Closed 107dipan closed 2 years ago
I'm not able to reproduce this.
With vespaengine/vespa:7.542.42 :
curl localhost:8080/metrics/v2/values/ -s |jq
{
"nodes": [
{
"hostname": "vespa-container",
"role": "hosts/vespa-container",
"services": [
{
"name": "vespa.container",
"timestamp": 1645035420,
"status": {
"code": "up",
"description": "Data collected successfully"
},
"metrics": [
{
"values": {
"memory_virt": 4368171008,
"memory_rss": 2006052864,
"cpu": 14.810705866038,
"cpu_util": 1.8513382332547
},
"dimensions": {
"serviceId": "container"
}
},
...
Let me try with 7.542.42. Just want to confirm if I only need to deploy the application.zip with this vespa version or I will also need to restart the services after deploying.
There is no difference between 7.452. and 7.543. on this. When upgrading software you need to restart the process to take effect, deploying configuration and schema via deploy does not do that for you.
Can I run the verpa-stop-services && verspa-start-services commands to restart the services? Do I need to run this command in all of my vespa pods or just the config node?
You need to install the software on each Vespa pod (node, or what you want to call it) and restart all of them, just upgrading the configuration nodes does not install the software on the pods.
Can I run the vespa-stop-services && verspa-start-services commands to restart the services?

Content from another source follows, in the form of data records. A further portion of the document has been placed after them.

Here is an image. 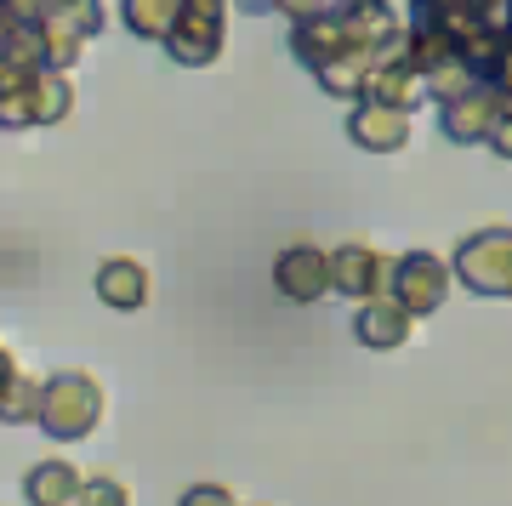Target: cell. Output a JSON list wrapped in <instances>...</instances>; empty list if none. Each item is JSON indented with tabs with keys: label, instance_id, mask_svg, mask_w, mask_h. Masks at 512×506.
Returning a JSON list of instances; mask_svg holds the SVG:
<instances>
[{
	"label": "cell",
	"instance_id": "cell-1",
	"mask_svg": "<svg viewBox=\"0 0 512 506\" xmlns=\"http://www.w3.org/2000/svg\"><path fill=\"white\" fill-rule=\"evenodd\" d=\"M97 416H103V393H97L92 376L69 370V376H52L40 387V416L35 421L52 438H86L97 427Z\"/></svg>",
	"mask_w": 512,
	"mask_h": 506
},
{
	"label": "cell",
	"instance_id": "cell-2",
	"mask_svg": "<svg viewBox=\"0 0 512 506\" xmlns=\"http://www.w3.org/2000/svg\"><path fill=\"white\" fill-rule=\"evenodd\" d=\"M165 46L177 63H211L222 46V0H183L177 23L165 29Z\"/></svg>",
	"mask_w": 512,
	"mask_h": 506
},
{
	"label": "cell",
	"instance_id": "cell-3",
	"mask_svg": "<svg viewBox=\"0 0 512 506\" xmlns=\"http://www.w3.org/2000/svg\"><path fill=\"white\" fill-rule=\"evenodd\" d=\"M387 279H393V302H399L404 313H433L450 296V273L433 262V256H404V262H393L387 268Z\"/></svg>",
	"mask_w": 512,
	"mask_h": 506
},
{
	"label": "cell",
	"instance_id": "cell-4",
	"mask_svg": "<svg viewBox=\"0 0 512 506\" xmlns=\"http://www.w3.org/2000/svg\"><path fill=\"white\" fill-rule=\"evenodd\" d=\"M461 273H467L484 296H512V234L507 228L467 239V245H461Z\"/></svg>",
	"mask_w": 512,
	"mask_h": 506
},
{
	"label": "cell",
	"instance_id": "cell-5",
	"mask_svg": "<svg viewBox=\"0 0 512 506\" xmlns=\"http://www.w3.org/2000/svg\"><path fill=\"white\" fill-rule=\"evenodd\" d=\"M495 114H501V97H495V86L473 80L467 91H456V97H450V109H444V131H450L456 143H473V137H490Z\"/></svg>",
	"mask_w": 512,
	"mask_h": 506
},
{
	"label": "cell",
	"instance_id": "cell-6",
	"mask_svg": "<svg viewBox=\"0 0 512 506\" xmlns=\"http://www.w3.org/2000/svg\"><path fill=\"white\" fill-rule=\"evenodd\" d=\"M274 279L285 296H296V302H313V296H325L330 290V256L308 251V245H291V251L274 262Z\"/></svg>",
	"mask_w": 512,
	"mask_h": 506
},
{
	"label": "cell",
	"instance_id": "cell-7",
	"mask_svg": "<svg viewBox=\"0 0 512 506\" xmlns=\"http://www.w3.org/2000/svg\"><path fill=\"white\" fill-rule=\"evenodd\" d=\"M330 285L342 290V296H376L387 285V262L370 245H342V251L330 256Z\"/></svg>",
	"mask_w": 512,
	"mask_h": 506
},
{
	"label": "cell",
	"instance_id": "cell-8",
	"mask_svg": "<svg viewBox=\"0 0 512 506\" xmlns=\"http://www.w3.org/2000/svg\"><path fill=\"white\" fill-rule=\"evenodd\" d=\"M97 296L109 302V308H143L148 302V273L137 268V262H126V256H114V262H103L97 268Z\"/></svg>",
	"mask_w": 512,
	"mask_h": 506
},
{
	"label": "cell",
	"instance_id": "cell-9",
	"mask_svg": "<svg viewBox=\"0 0 512 506\" xmlns=\"http://www.w3.org/2000/svg\"><path fill=\"white\" fill-rule=\"evenodd\" d=\"M353 137L365 148H399L410 137V109H393V103H370V109L353 114Z\"/></svg>",
	"mask_w": 512,
	"mask_h": 506
},
{
	"label": "cell",
	"instance_id": "cell-10",
	"mask_svg": "<svg viewBox=\"0 0 512 506\" xmlns=\"http://www.w3.org/2000/svg\"><path fill=\"white\" fill-rule=\"evenodd\" d=\"M353 330H359L365 347H404L410 342V313H404L399 302H370V308L353 319Z\"/></svg>",
	"mask_w": 512,
	"mask_h": 506
},
{
	"label": "cell",
	"instance_id": "cell-11",
	"mask_svg": "<svg viewBox=\"0 0 512 506\" xmlns=\"http://www.w3.org/2000/svg\"><path fill=\"white\" fill-rule=\"evenodd\" d=\"M23 495L40 506H52V501H74L80 495V472L69 467V461H40L29 478H23Z\"/></svg>",
	"mask_w": 512,
	"mask_h": 506
},
{
	"label": "cell",
	"instance_id": "cell-12",
	"mask_svg": "<svg viewBox=\"0 0 512 506\" xmlns=\"http://www.w3.org/2000/svg\"><path fill=\"white\" fill-rule=\"evenodd\" d=\"M120 12H126L131 35L143 40H160L171 23H177V12H183V0H120Z\"/></svg>",
	"mask_w": 512,
	"mask_h": 506
},
{
	"label": "cell",
	"instance_id": "cell-13",
	"mask_svg": "<svg viewBox=\"0 0 512 506\" xmlns=\"http://www.w3.org/2000/svg\"><path fill=\"white\" fill-rule=\"evenodd\" d=\"M40 6H46V18L63 23V29H74L80 40L103 29V0H40Z\"/></svg>",
	"mask_w": 512,
	"mask_h": 506
},
{
	"label": "cell",
	"instance_id": "cell-14",
	"mask_svg": "<svg viewBox=\"0 0 512 506\" xmlns=\"http://www.w3.org/2000/svg\"><path fill=\"white\" fill-rule=\"evenodd\" d=\"M80 495H86V501H126V489L103 484V478H97V484H80Z\"/></svg>",
	"mask_w": 512,
	"mask_h": 506
},
{
	"label": "cell",
	"instance_id": "cell-15",
	"mask_svg": "<svg viewBox=\"0 0 512 506\" xmlns=\"http://www.w3.org/2000/svg\"><path fill=\"white\" fill-rule=\"evenodd\" d=\"M23 370H18V359H12V353H6V347H0V404H6V393H12V381H18Z\"/></svg>",
	"mask_w": 512,
	"mask_h": 506
},
{
	"label": "cell",
	"instance_id": "cell-16",
	"mask_svg": "<svg viewBox=\"0 0 512 506\" xmlns=\"http://www.w3.org/2000/svg\"><path fill=\"white\" fill-rule=\"evenodd\" d=\"M188 501H228V489H217V484H200V489H188Z\"/></svg>",
	"mask_w": 512,
	"mask_h": 506
}]
</instances>
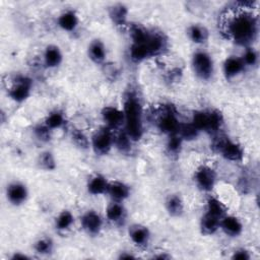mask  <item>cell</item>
Segmentation results:
<instances>
[{
	"label": "cell",
	"mask_w": 260,
	"mask_h": 260,
	"mask_svg": "<svg viewBox=\"0 0 260 260\" xmlns=\"http://www.w3.org/2000/svg\"><path fill=\"white\" fill-rule=\"evenodd\" d=\"M222 30L228 38L232 39L239 45H249L252 43L258 30L256 18L246 11L233 13L231 17L224 20Z\"/></svg>",
	"instance_id": "1"
},
{
	"label": "cell",
	"mask_w": 260,
	"mask_h": 260,
	"mask_svg": "<svg viewBox=\"0 0 260 260\" xmlns=\"http://www.w3.org/2000/svg\"><path fill=\"white\" fill-rule=\"evenodd\" d=\"M124 122L126 133L131 140H138L142 136V112L140 103L134 96H129L124 104Z\"/></svg>",
	"instance_id": "2"
},
{
	"label": "cell",
	"mask_w": 260,
	"mask_h": 260,
	"mask_svg": "<svg viewBox=\"0 0 260 260\" xmlns=\"http://www.w3.org/2000/svg\"><path fill=\"white\" fill-rule=\"evenodd\" d=\"M192 124L198 129V131H217L222 124V117L220 113L216 111L212 112H196L193 116Z\"/></svg>",
	"instance_id": "3"
},
{
	"label": "cell",
	"mask_w": 260,
	"mask_h": 260,
	"mask_svg": "<svg viewBox=\"0 0 260 260\" xmlns=\"http://www.w3.org/2000/svg\"><path fill=\"white\" fill-rule=\"evenodd\" d=\"M192 67L195 74L201 79H209L213 73V62L206 52H196L192 58Z\"/></svg>",
	"instance_id": "4"
},
{
	"label": "cell",
	"mask_w": 260,
	"mask_h": 260,
	"mask_svg": "<svg viewBox=\"0 0 260 260\" xmlns=\"http://www.w3.org/2000/svg\"><path fill=\"white\" fill-rule=\"evenodd\" d=\"M114 143V138L110 131V128L104 127L98 130L91 139V145L95 153L106 154L111 149Z\"/></svg>",
	"instance_id": "5"
},
{
	"label": "cell",
	"mask_w": 260,
	"mask_h": 260,
	"mask_svg": "<svg viewBox=\"0 0 260 260\" xmlns=\"http://www.w3.org/2000/svg\"><path fill=\"white\" fill-rule=\"evenodd\" d=\"M215 146L222 156L229 160L240 161L243 158L244 152L242 147L230 139H219Z\"/></svg>",
	"instance_id": "6"
},
{
	"label": "cell",
	"mask_w": 260,
	"mask_h": 260,
	"mask_svg": "<svg viewBox=\"0 0 260 260\" xmlns=\"http://www.w3.org/2000/svg\"><path fill=\"white\" fill-rule=\"evenodd\" d=\"M31 81L23 76L18 77L9 90L10 98L15 102H23L30 93Z\"/></svg>",
	"instance_id": "7"
},
{
	"label": "cell",
	"mask_w": 260,
	"mask_h": 260,
	"mask_svg": "<svg viewBox=\"0 0 260 260\" xmlns=\"http://www.w3.org/2000/svg\"><path fill=\"white\" fill-rule=\"evenodd\" d=\"M216 176L214 171L206 166L200 167L195 174V181L198 187L203 191H210L215 184Z\"/></svg>",
	"instance_id": "8"
},
{
	"label": "cell",
	"mask_w": 260,
	"mask_h": 260,
	"mask_svg": "<svg viewBox=\"0 0 260 260\" xmlns=\"http://www.w3.org/2000/svg\"><path fill=\"white\" fill-rule=\"evenodd\" d=\"M157 126L160 131H162L169 135H172V134H175L178 132L180 123H179L177 117L175 116V114L168 109L159 117Z\"/></svg>",
	"instance_id": "9"
},
{
	"label": "cell",
	"mask_w": 260,
	"mask_h": 260,
	"mask_svg": "<svg viewBox=\"0 0 260 260\" xmlns=\"http://www.w3.org/2000/svg\"><path fill=\"white\" fill-rule=\"evenodd\" d=\"M102 116L104 121L107 124L108 128H118L119 126L122 125V123H124V113L123 111L114 108V107H106L104 108L103 112H102Z\"/></svg>",
	"instance_id": "10"
},
{
	"label": "cell",
	"mask_w": 260,
	"mask_h": 260,
	"mask_svg": "<svg viewBox=\"0 0 260 260\" xmlns=\"http://www.w3.org/2000/svg\"><path fill=\"white\" fill-rule=\"evenodd\" d=\"M7 198L14 205L23 203L27 198L26 187L19 182L11 183L7 188Z\"/></svg>",
	"instance_id": "11"
},
{
	"label": "cell",
	"mask_w": 260,
	"mask_h": 260,
	"mask_svg": "<svg viewBox=\"0 0 260 260\" xmlns=\"http://www.w3.org/2000/svg\"><path fill=\"white\" fill-rule=\"evenodd\" d=\"M81 223L83 229L88 234H98L102 228V219L101 216L94 211L86 212L81 219Z\"/></svg>",
	"instance_id": "12"
},
{
	"label": "cell",
	"mask_w": 260,
	"mask_h": 260,
	"mask_svg": "<svg viewBox=\"0 0 260 260\" xmlns=\"http://www.w3.org/2000/svg\"><path fill=\"white\" fill-rule=\"evenodd\" d=\"M220 226L223 232L232 237H236L241 234L243 225L241 221L235 216H223L220 220Z\"/></svg>",
	"instance_id": "13"
},
{
	"label": "cell",
	"mask_w": 260,
	"mask_h": 260,
	"mask_svg": "<svg viewBox=\"0 0 260 260\" xmlns=\"http://www.w3.org/2000/svg\"><path fill=\"white\" fill-rule=\"evenodd\" d=\"M244 62L241 58L230 57L223 63V73L228 78L238 75L244 69Z\"/></svg>",
	"instance_id": "14"
},
{
	"label": "cell",
	"mask_w": 260,
	"mask_h": 260,
	"mask_svg": "<svg viewBox=\"0 0 260 260\" xmlns=\"http://www.w3.org/2000/svg\"><path fill=\"white\" fill-rule=\"evenodd\" d=\"M108 187H109V183L101 175H95L92 178H90L87 184L88 192L92 195L104 194L105 192L108 191Z\"/></svg>",
	"instance_id": "15"
},
{
	"label": "cell",
	"mask_w": 260,
	"mask_h": 260,
	"mask_svg": "<svg viewBox=\"0 0 260 260\" xmlns=\"http://www.w3.org/2000/svg\"><path fill=\"white\" fill-rule=\"evenodd\" d=\"M107 192L110 194V196L114 200L121 201L129 196L130 190H129V187L127 185H125L124 183L113 182V183L109 184Z\"/></svg>",
	"instance_id": "16"
},
{
	"label": "cell",
	"mask_w": 260,
	"mask_h": 260,
	"mask_svg": "<svg viewBox=\"0 0 260 260\" xmlns=\"http://www.w3.org/2000/svg\"><path fill=\"white\" fill-rule=\"evenodd\" d=\"M129 236L133 243H135L138 246H143L148 242L149 232L145 226L136 224L131 226L129 231Z\"/></svg>",
	"instance_id": "17"
},
{
	"label": "cell",
	"mask_w": 260,
	"mask_h": 260,
	"mask_svg": "<svg viewBox=\"0 0 260 260\" xmlns=\"http://www.w3.org/2000/svg\"><path fill=\"white\" fill-rule=\"evenodd\" d=\"M44 60L47 67L53 68L58 66L62 61V54L57 46H48L45 50Z\"/></svg>",
	"instance_id": "18"
},
{
	"label": "cell",
	"mask_w": 260,
	"mask_h": 260,
	"mask_svg": "<svg viewBox=\"0 0 260 260\" xmlns=\"http://www.w3.org/2000/svg\"><path fill=\"white\" fill-rule=\"evenodd\" d=\"M58 23H59V26L62 29L67 30V31H71V30H74L75 27L77 26L78 18H77L74 11L67 10L59 16Z\"/></svg>",
	"instance_id": "19"
},
{
	"label": "cell",
	"mask_w": 260,
	"mask_h": 260,
	"mask_svg": "<svg viewBox=\"0 0 260 260\" xmlns=\"http://www.w3.org/2000/svg\"><path fill=\"white\" fill-rule=\"evenodd\" d=\"M220 220L221 218L216 217L212 214L205 213L204 216L201 219V231L205 235H211L217 231V229L220 226Z\"/></svg>",
	"instance_id": "20"
},
{
	"label": "cell",
	"mask_w": 260,
	"mask_h": 260,
	"mask_svg": "<svg viewBox=\"0 0 260 260\" xmlns=\"http://www.w3.org/2000/svg\"><path fill=\"white\" fill-rule=\"evenodd\" d=\"M88 56L95 63L103 62L106 57V50L104 44L99 40L93 41L88 47Z\"/></svg>",
	"instance_id": "21"
},
{
	"label": "cell",
	"mask_w": 260,
	"mask_h": 260,
	"mask_svg": "<svg viewBox=\"0 0 260 260\" xmlns=\"http://www.w3.org/2000/svg\"><path fill=\"white\" fill-rule=\"evenodd\" d=\"M127 7L123 4H115L110 8V16L117 25L124 24L127 17Z\"/></svg>",
	"instance_id": "22"
},
{
	"label": "cell",
	"mask_w": 260,
	"mask_h": 260,
	"mask_svg": "<svg viewBox=\"0 0 260 260\" xmlns=\"http://www.w3.org/2000/svg\"><path fill=\"white\" fill-rule=\"evenodd\" d=\"M188 34L190 39L192 40L193 43L195 44H202L206 41L207 39V30L204 26H201L199 24H193L189 27Z\"/></svg>",
	"instance_id": "23"
},
{
	"label": "cell",
	"mask_w": 260,
	"mask_h": 260,
	"mask_svg": "<svg viewBox=\"0 0 260 260\" xmlns=\"http://www.w3.org/2000/svg\"><path fill=\"white\" fill-rule=\"evenodd\" d=\"M166 207L167 210L169 211V213L173 216H179L182 212H183V202L181 200V198L177 195H172L168 198L167 202H166Z\"/></svg>",
	"instance_id": "24"
},
{
	"label": "cell",
	"mask_w": 260,
	"mask_h": 260,
	"mask_svg": "<svg viewBox=\"0 0 260 260\" xmlns=\"http://www.w3.org/2000/svg\"><path fill=\"white\" fill-rule=\"evenodd\" d=\"M207 213L222 218L225 214V207L218 199L210 197L207 200Z\"/></svg>",
	"instance_id": "25"
},
{
	"label": "cell",
	"mask_w": 260,
	"mask_h": 260,
	"mask_svg": "<svg viewBox=\"0 0 260 260\" xmlns=\"http://www.w3.org/2000/svg\"><path fill=\"white\" fill-rule=\"evenodd\" d=\"M124 213L125 209L119 202H113L107 208V217L113 222L121 220L124 216Z\"/></svg>",
	"instance_id": "26"
},
{
	"label": "cell",
	"mask_w": 260,
	"mask_h": 260,
	"mask_svg": "<svg viewBox=\"0 0 260 260\" xmlns=\"http://www.w3.org/2000/svg\"><path fill=\"white\" fill-rule=\"evenodd\" d=\"M198 132H199L198 129L192 123H189V124H180L177 133L182 139L191 140L197 136Z\"/></svg>",
	"instance_id": "27"
},
{
	"label": "cell",
	"mask_w": 260,
	"mask_h": 260,
	"mask_svg": "<svg viewBox=\"0 0 260 260\" xmlns=\"http://www.w3.org/2000/svg\"><path fill=\"white\" fill-rule=\"evenodd\" d=\"M73 219L74 218L72 213L68 210H64L58 215L56 219V228L60 231H65L71 226V224L73 223Z\"/></svg>",
	"instance_id": "28"
},
{
	"label": "cell",
	"mask_w": 260,
	"mask_h": 260,
	"mask_svg": "<svg viewBox=\"0 0 260 260\" xmlns=\"http://www.w3.org/2000/svg\"><path fill=\"white\" fill-rule=\"evenodd\" d=\"M64 123V117L63 114L55 111L53 113H51L47 119H46V126H48L50 129H56V128H60Z\"/></svg>",
	"instance_id": "29"
},
{
	"label": "cell",
	"mask_w": 260,
	"mask_h": 260,
	"mask_svg": "<svg viewBox=\"0 0 260 260\" xmlns=\"http://www.w3.org/2000/svg\"><path fill=\"white\" fill-rule=\"evenodd\" d=\"M114 144L121 151H128L131 146V138L128 136L126 132L119 133L114 138Z\"/></svg>",
	"instance_id": "30"
},
{
	"label": "cell",
	"mask_w": 260,
	"mask_h": 260,
	"mask_svg": "<svg viewBox=\"0 0 260 260\" xmlns=\"http://www.w3.org/2000/svg\"><path fill=\"white\" fill-rule=\"evenodd\" d=\"M52 249H53V243L50 239H47V238L40 239L35 244V250L37 251V253L42 255L49 254L52 251Z\"/></svg>",
	"instance_id": "31"
},
{
	"label": "cell",
	"mask_w": 260,
	"mask_h": 260,
	"mask_svg": "<svg viewBox=\"0 0 260 260\" xmlns=\"http://www.w3.org/2000/svg\"><path fill=\"white\" fill-rule=\"evenodd\" d=\"M182 138L179 136L178 133L172 134L170 135L168 144H167V148L171 153H177L180 148H181V144H182Z\"/></svg>",
	"instance_id": "32"
},
{
	"label": "cell",
	"mask_w": 260,
	"mask_h": 260,
	"mask_svg": "<svg viewBox=\"0 0 260 260\" xmlns=\"http://www.w3.org/2000/svg\"><path fill=\"white\" fill-rule=\"evenodd\" d=\"M72 140L74 141V143L77 146H79L81 148H86L88 146V144H89L86 136L82 132H80L78 130H74L72 132Z\"/></svg>",
	"instance_id": "33"
},
{
	"label": "cell",
	"mask_w": 260,
	"mask_h": 260,
	"mask_svg": "<svg viewBox=\"0 0 260 260\" xmlns=\"http://www.w3.org/2000/svg\"><path fill=\"white\" fill-rule=\"evenodd\" d=\"M40 164L46 170H53L55 168V160L51 152H44L40 156Z\"/></svg>",
	"instance_id": "34"
},
{
	"label": "cell",
	"mask_w": 260,
	"mask_h": 260,
	"mask_svg": "<svg viewBox=\"0 0 260 260\" xmlns=\"http://www.w3.org/2000/svg\"><path fill=\"white\" fill-rule=\"evenodd\" d=\"M244 64H247V65H255L257 63V60H258V55L256 53L255 50L249 48L247 49V51L245 52V55H244V58L242 59Z\"/></svg>",
	"instance_id": "35"
},
{
	"label": "cell",
	"mask_w": 260,
	"mask_h": 260,
	"mask_svg": "<svg viewBox=\"0 0 260 260\" xmlns=\"http://www.w3.org/2000/svg\"><path fill=\"white\" fill-rule=\"evenodd\" d=\"M50 128L48 126H39L36 128V135L41 140H48L50 138Z\"/></svg>",
	"instance_id": "36"
},
{
	"label": "cell",
	"mask_w": 260,
	"mask_h": 260,
	"mask_svg": "<svg viewBox=\"0 0 260 260\" xmlns=\"http://www.w3.org/2000/svg\"><path fill=\"white\" fill-rule=\"evenodd\" d=\"M233 259H239V260H248L250 259V255L249 253L244 250V249H240L235 251L234 255H233Z\"/></svg>",
	"instance_id": "37"
},
{
	"label": "cell",
	"mask_w": 260,
	"mask_h": 260,
	"mask_svg": "<svg viewBox=\"0 0 260 260\" xmlns=\"http://www.w3.org/2000/svg\"><path fill=\"white\" fill-rule=\"evenodd\" d=\"M12 258H13V259H19V258L25 259V258H27V256H25V255H20V254H15Z\"/></svg>",
	"instance_id": "38"
}]
</instances>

These commands only stop the processes running locally on the node, not cluster-wide. You typically want to do that orchestrated in a production environment.
Does vespa give us any tools/ways for this type of orchestration?
The current best practice for deployment and upgrade orchestration is https://cloud.vespa.ai/. See also https://docs.vespa.ai/en/operations/live-upgrade.html
Thanks a lot!
I'm resolving this, my best guess is that you have not upgraded the process, or restarted the process after the upgrade. cpu_util metric was added maybe a month or two ago.
Yes, We need to restart all the processes. Thanks a lot for your help!
Describe the bug Unable to see cpu util in the /metrics/v2/values. I am getting the cpu in metrics.values but I am not getting the cpu.util values.
Reproduce I am using the container:8080/metrics/v2/values api and checking in the nodes array of the returned json
Expected behavior Metrics api should return the cpu util value.
Screenshots In the json object metrics.values I am only getting the following values memory_virt, memory_rss, cpu.
Environment (please complete the following information):
Vespa version 7.543